• **Spatial relation data**:
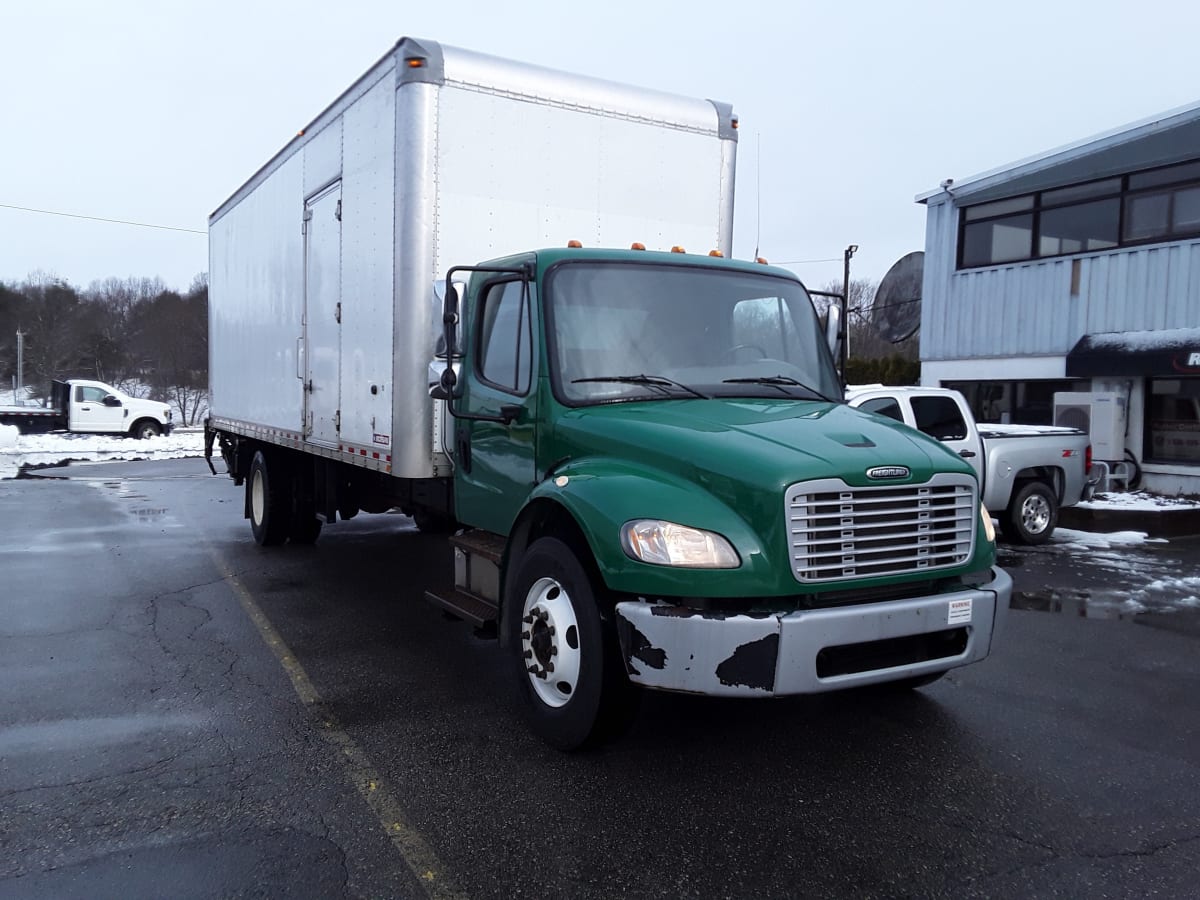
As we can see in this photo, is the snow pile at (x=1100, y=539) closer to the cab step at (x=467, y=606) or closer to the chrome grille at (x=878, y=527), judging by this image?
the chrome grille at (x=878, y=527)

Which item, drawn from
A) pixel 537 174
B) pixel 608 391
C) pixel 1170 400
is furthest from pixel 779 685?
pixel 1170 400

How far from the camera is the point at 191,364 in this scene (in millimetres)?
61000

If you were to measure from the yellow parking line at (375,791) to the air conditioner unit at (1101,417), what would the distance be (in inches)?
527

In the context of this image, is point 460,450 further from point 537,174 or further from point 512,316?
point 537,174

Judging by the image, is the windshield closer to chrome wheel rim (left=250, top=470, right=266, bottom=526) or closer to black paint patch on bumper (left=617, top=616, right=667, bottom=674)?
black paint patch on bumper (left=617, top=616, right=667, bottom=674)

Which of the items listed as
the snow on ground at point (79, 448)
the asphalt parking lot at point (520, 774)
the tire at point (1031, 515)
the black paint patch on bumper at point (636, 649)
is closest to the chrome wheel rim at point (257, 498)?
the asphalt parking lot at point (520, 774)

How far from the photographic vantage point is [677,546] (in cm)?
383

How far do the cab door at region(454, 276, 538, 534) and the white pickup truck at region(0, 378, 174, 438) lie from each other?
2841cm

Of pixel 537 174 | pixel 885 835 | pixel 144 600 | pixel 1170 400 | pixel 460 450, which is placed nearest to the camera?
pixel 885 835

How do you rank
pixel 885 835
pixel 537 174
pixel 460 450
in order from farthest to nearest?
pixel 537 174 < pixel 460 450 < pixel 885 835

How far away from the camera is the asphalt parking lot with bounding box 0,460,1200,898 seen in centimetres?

• **Task requirements**:
In this exercise, set down all of the data exactly, without the pictures.

• **The output**:
As we can see in this photo, is the snow pile at (x=1100, y=539) closer to the cab step at (x=467, y=606) or closer to the chrome grille at (x=878, y=527), judging by this image?
the chrome grille at (x=878, y=527)

Which item, drawn from
A) pixel 537 174
B) pixel 608 391
C) pixel 1170 400
is furthest from pixel 779 685?
pixel 1170 400

How far from the camera is the point at 191,364 in this scene (in millimetres)?
61000

If you were to measure from the yellow parking line at (375,791) to the air conditioner unit at (1101,417), what would the distance be (in inches)?
527

In the context of this image, is point 460,450 further from point 537,174 or further from point 512,316?
point 537,174

Judging by the image, is the windshield closer to chrome wheel rim (left=250, top=470, right=266, bottom=526) or closer to black paint patch on bumper (left=617, top=616, right=667, bottom=674)?
black paint patch on bumper (left=617, top=616, right=667, bottom=674)

Which of the items listed as
the snow on ground at point (79, 448)
the asphalt parking lot at point (520, 774)
the tire at point (1031, 515)
the black paint patch on bumper at point (636, 649)
is closest to the chrome wheel rim at point (257, 498)?
the asphalt parking lot at point (520, 774)

How far from the photographic vantage point is [677,546] (in cm)?
383

How far do the cab door at region(454, 276, 538, 534) and the white pickup truck at region(0, 378, 174, 438) lie from each other?
2841cm

Of pixel 537 174 | pixel 885 835 | pixel 144 600 | pixel 1170 400 | pixel 460 450, which is placed nearest to the camera?
pixel 885 835

How do you rank
pixel 885 835
pixel 537 174
pixel 460 450
in order from farthest to nearest?
pixel 537 174 < pixel 460 450 < pixel 885 835

How far away from the camera is the asphalt parking lot with bounding box 0,460,1200,898 seen in centimetres?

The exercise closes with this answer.